🤖 AI Summary
State-of-the-art pretrained speech models exhibit strong performance but display a representational hierarchy misaligned with human auditory processing: mid-layer representations are semantically rich, whereas late layers lack semantic specificity.
Method: We propose a cross-modal fine-tuning framework guided by fMRI and EEG neural signals, the first to align self-supervised speech models (e.g., wav2vec 2.0) with intermediate stages of human cortical speech processing. Layer-wise probing and Representational Similarity Analysis (RSA) are employed for validation.
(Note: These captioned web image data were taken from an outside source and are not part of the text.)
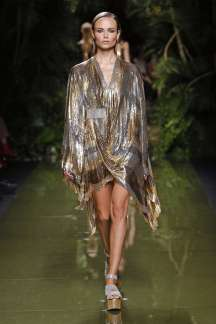 balmain-fashion-week-spring-summer-2017-paris-womenswear-054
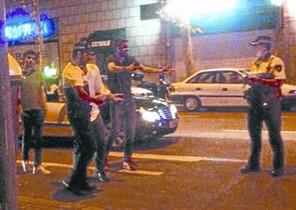 Piqué discuteix amb dos agents de la Guàrdia Urbana de Barcelona, el 13 doctubre.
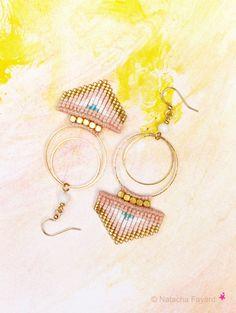 Macrame arrow / chevrons earrings. Dangling hoops, pastel peach pink, white, gold and turquoise blue. © Natacha Fayard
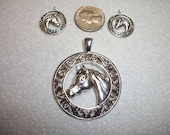 silver horse pendant and charm set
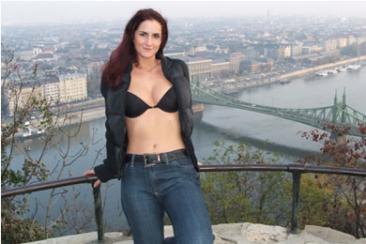 Kati - nyilvános magyar puncimutogatás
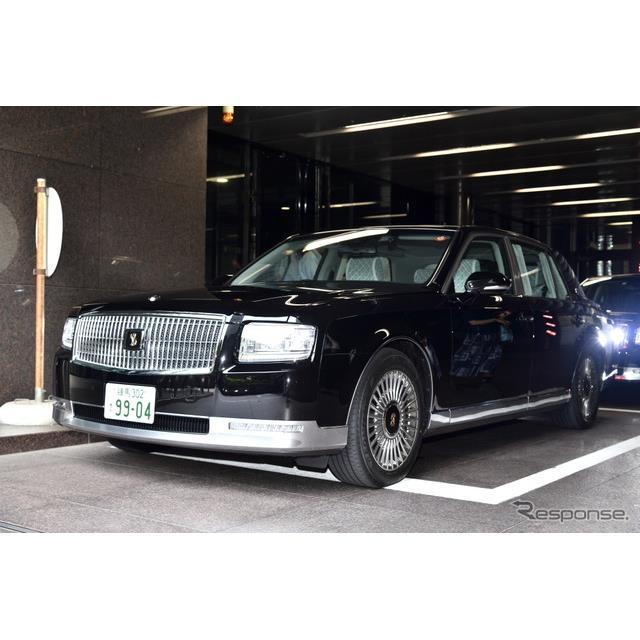 トヨタ自動車は、ショーファーカーの『センチュリー』をフルモデルチェンジし、6月22日に発売した。後席のV...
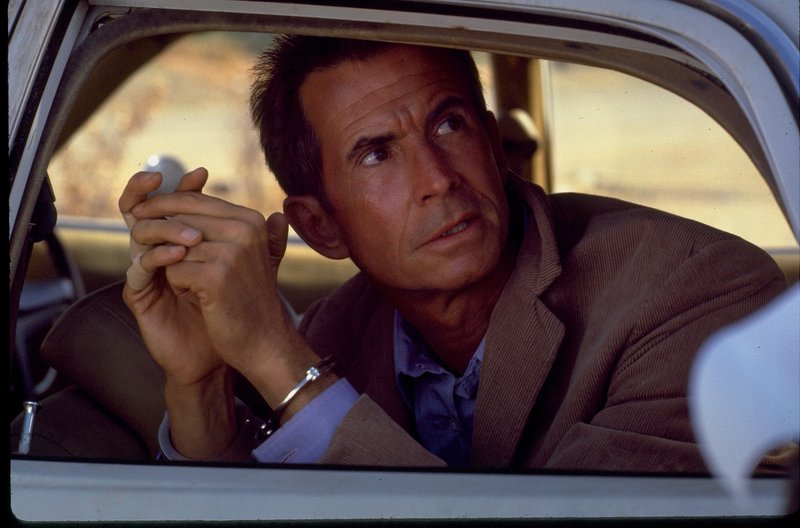 Muss sich alles wiederholen: Bates (Anthony Perkins) erinnert Maureen (nicht im Bild) an seine frühere Mieterin Marion Crane, die ein schreckliches Ende fand. – Bild: ZDF und Universal City Studios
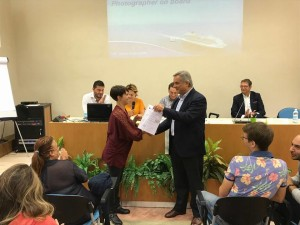 Il Vice PresIdente Minardi mentre consegna gli attestati al Ciof di Pesaro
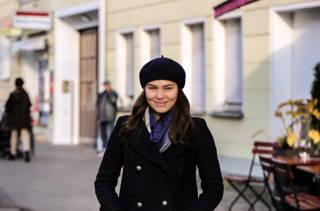 Ariane mit französischer Mütze vor dem Du Bonheur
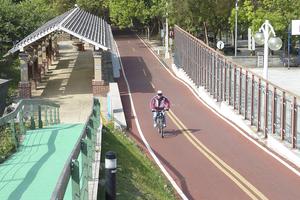 """Mit Silikal """"RM Area Grip"""" lassen sich Radwege schnell, einfach und haltbar markieren."""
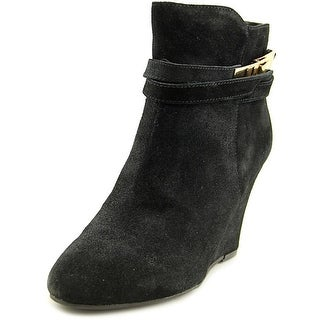 Chinese Laundry Unleash Round Toe Suede Ankle Boot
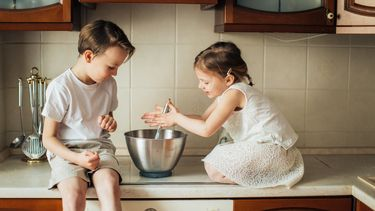 Twee kinderen die een binnenactiviteit aan het doen zijn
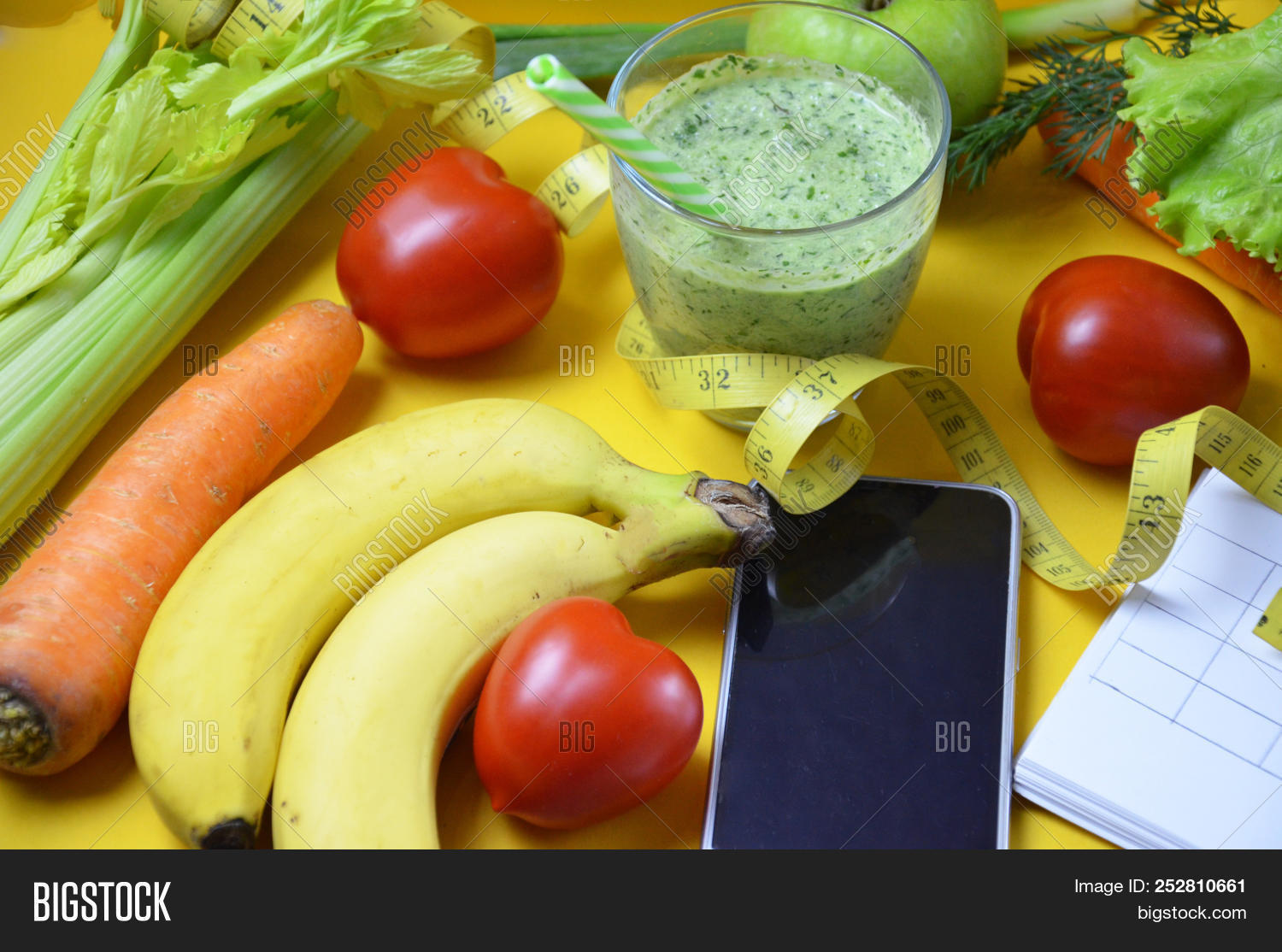 Using Calorie Counter Image & Photo (Free Trial) | Bigstock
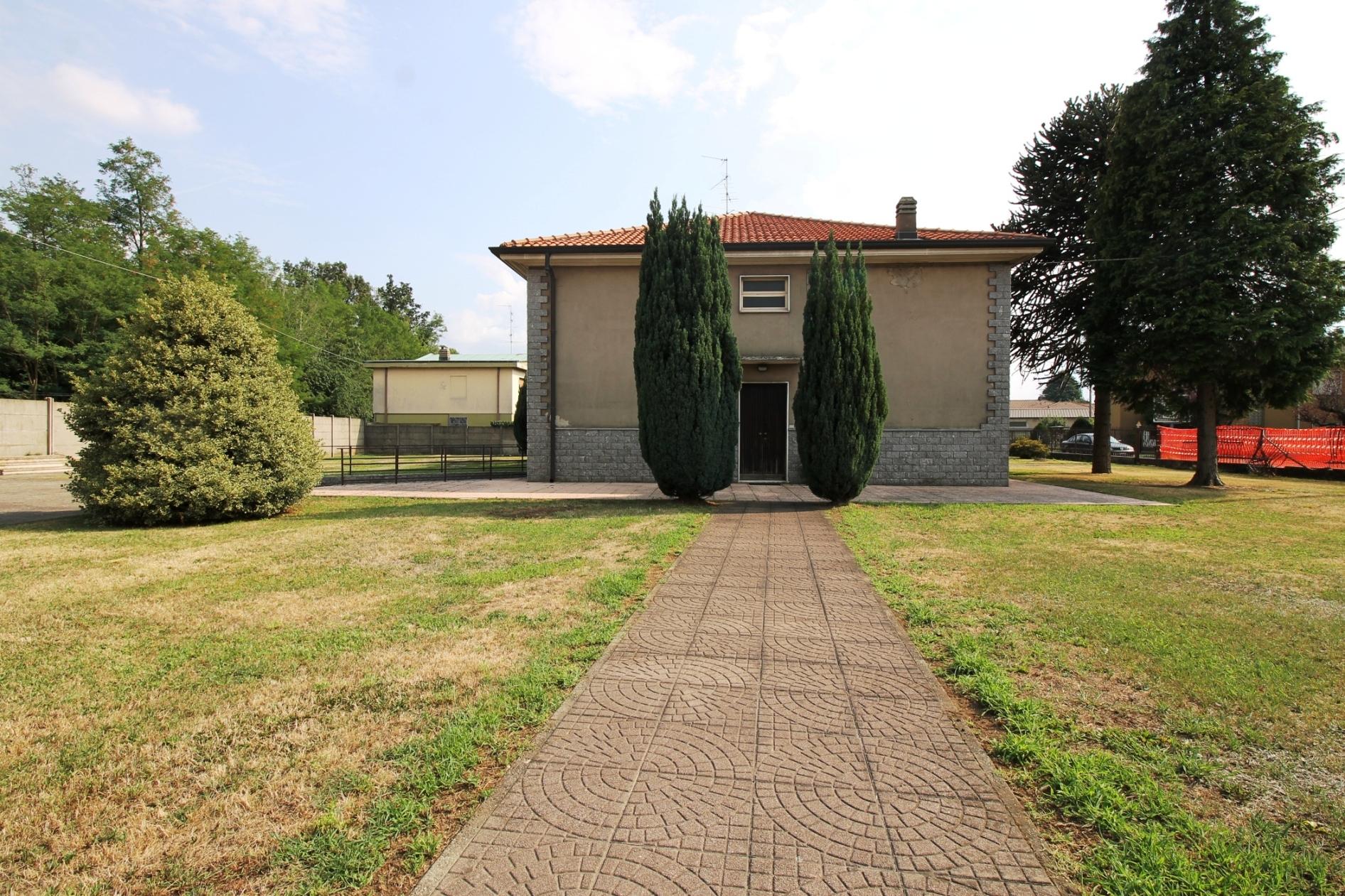Samarate Vendita Villa Singola Ampio Giardino
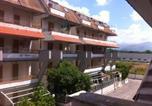 Location vacances  Province de Cosenza - Bilocale a 800 metri dal mare-1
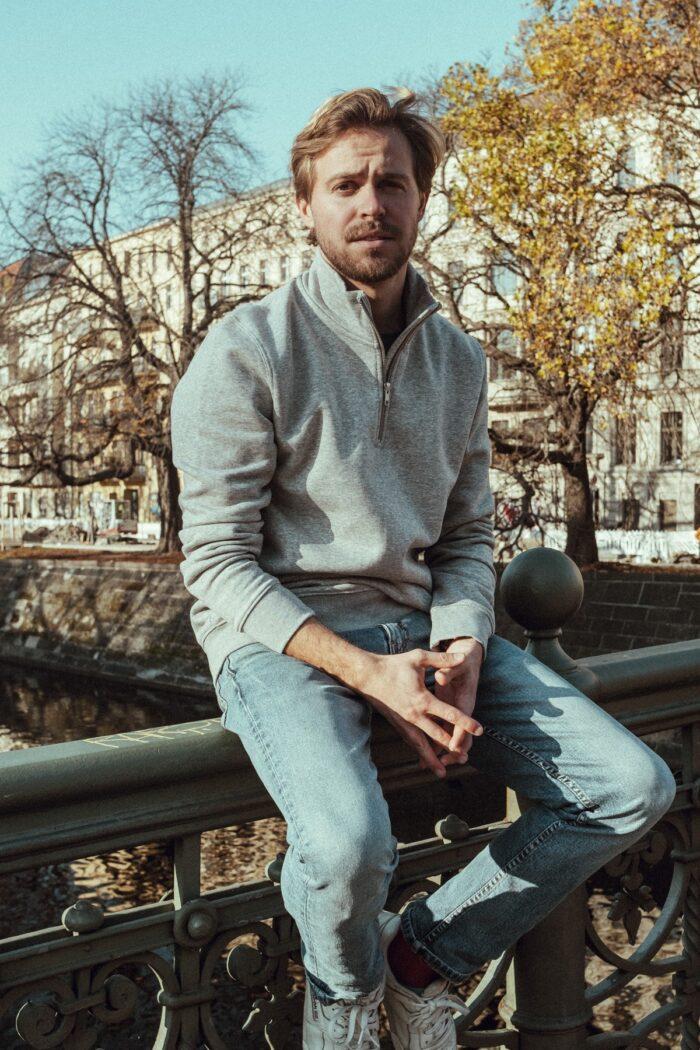 Sweatshirt Trcuker – OBERBAUM grey/black front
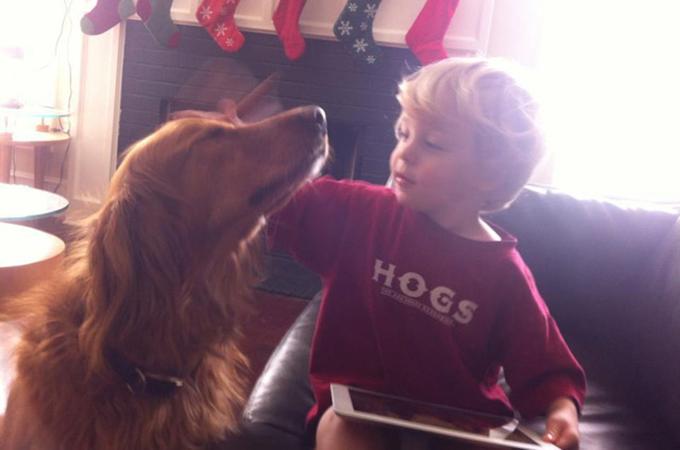 ボクたち親友だよ!犬と少年の友情を写した心あたたまる画像11選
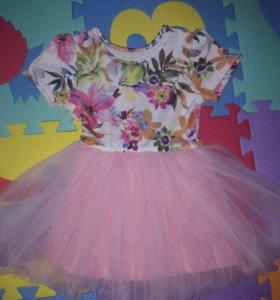 Платье нарядное для девочек на год-полтора
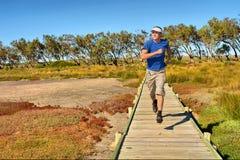 Entschlossene Stöße des jungen Mannes auf woodwalk Stockfoto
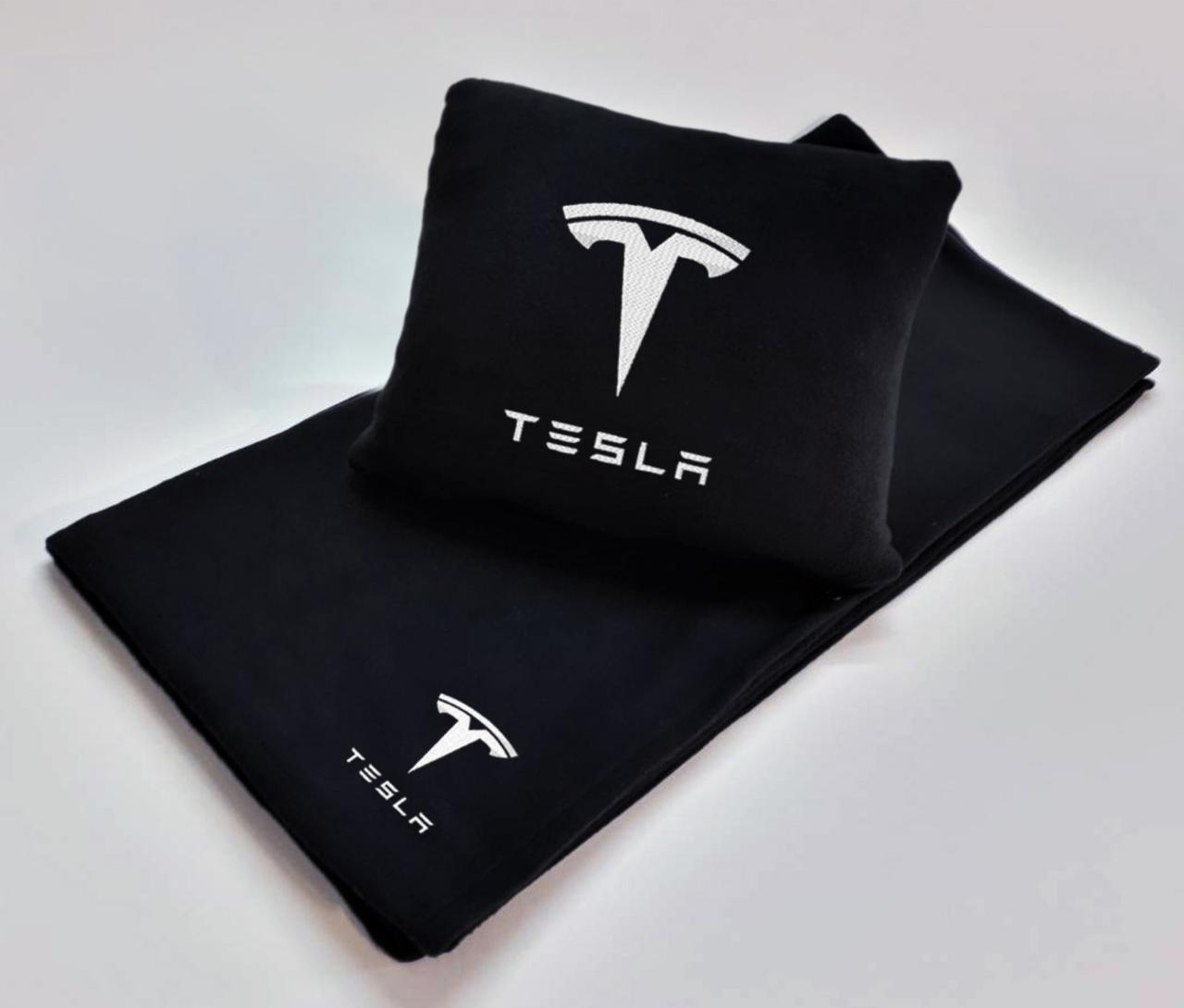 """Автомобильный плед-подушка с вышивкой логотипа """"TESLA"""" цвет на выбор"""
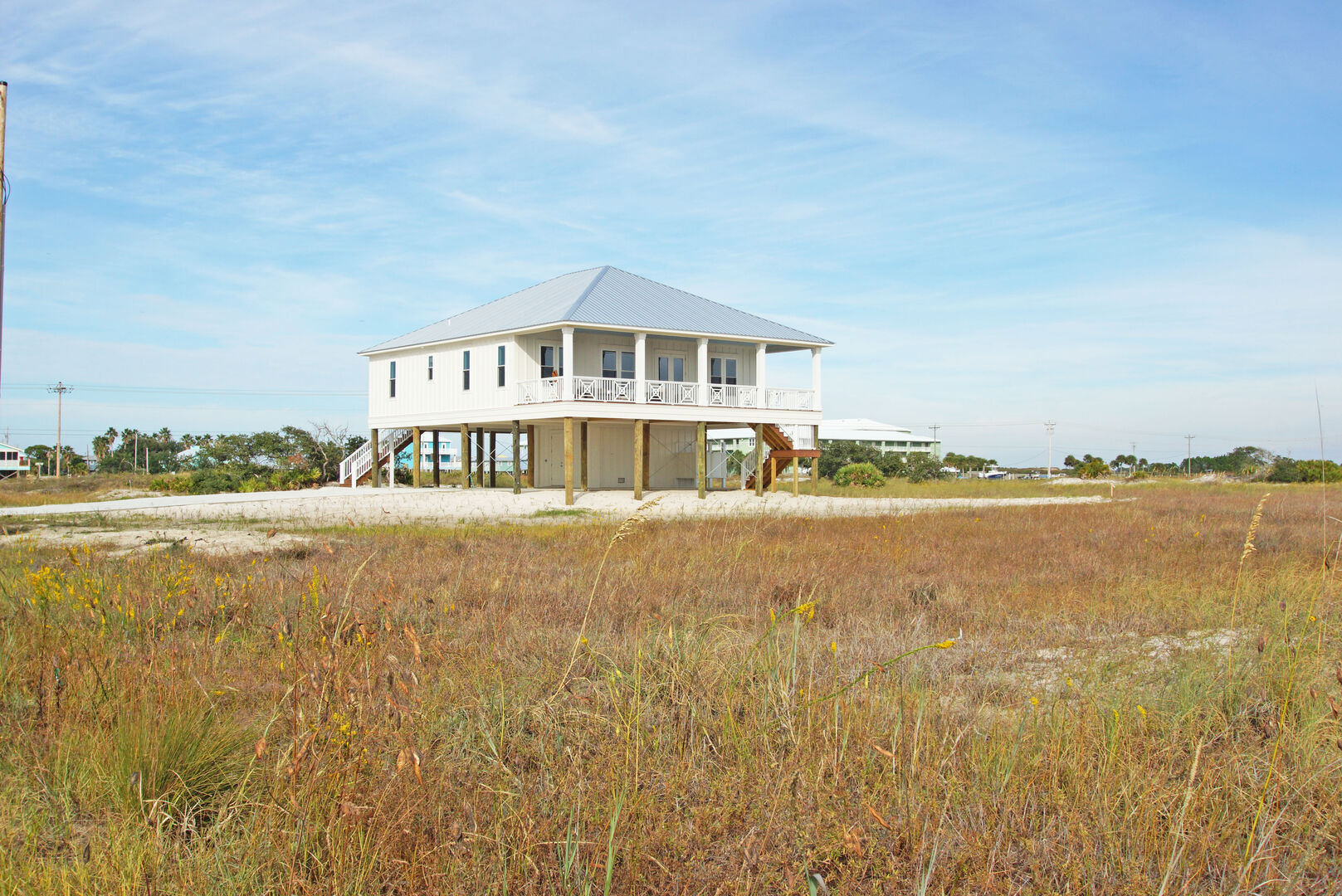 Wide shot of this Gulf Shores cottage rental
Results: Post-neurofeedback fine-tuning significantly enhances functional specialization across layers: early layers specialize in acoustic features, while late layers robustly encode high-level semantics—establishing a clear “acoustic → semantic” hierarchical progression. Crucially, late-layer representations show markedly improved functional alignment with canonical semantic brain regions. Beyond performance gains, our approach yields a biologically plausible, interpretable, and empirically verifiable speech processing architecture, advancing computational neuroscience with a novel, neuroscientifically grounded modeling paradigm.
📝 Abstract
Pretrained self-supervised speech models excel in speech tasks but do not reflect the hierarchy of human speech processing, as they encode rich semantics in middle layers and poor semantics in late layers. Recent work showed that brain-tuning (fine-tuning models using human brain recordings) improves speech models' semantic understanding. Here, we examine how well brain-tuned models further reflect the brain's intermediate stages of speech processing. We find that late layers of brain-tuned models substantially improve over pretrained models in their alignment with semantic language regions. Further layer-wise probing reveals that early layers remain dedicated to low-level acoustic features, while late layers become the best at complex high-level tasks. These findings show that brain-tuned models not only perform better but also exhibit a well-defined hierarchical processing going from acoustic to semantic representations, making them better model organisms for human speech processing.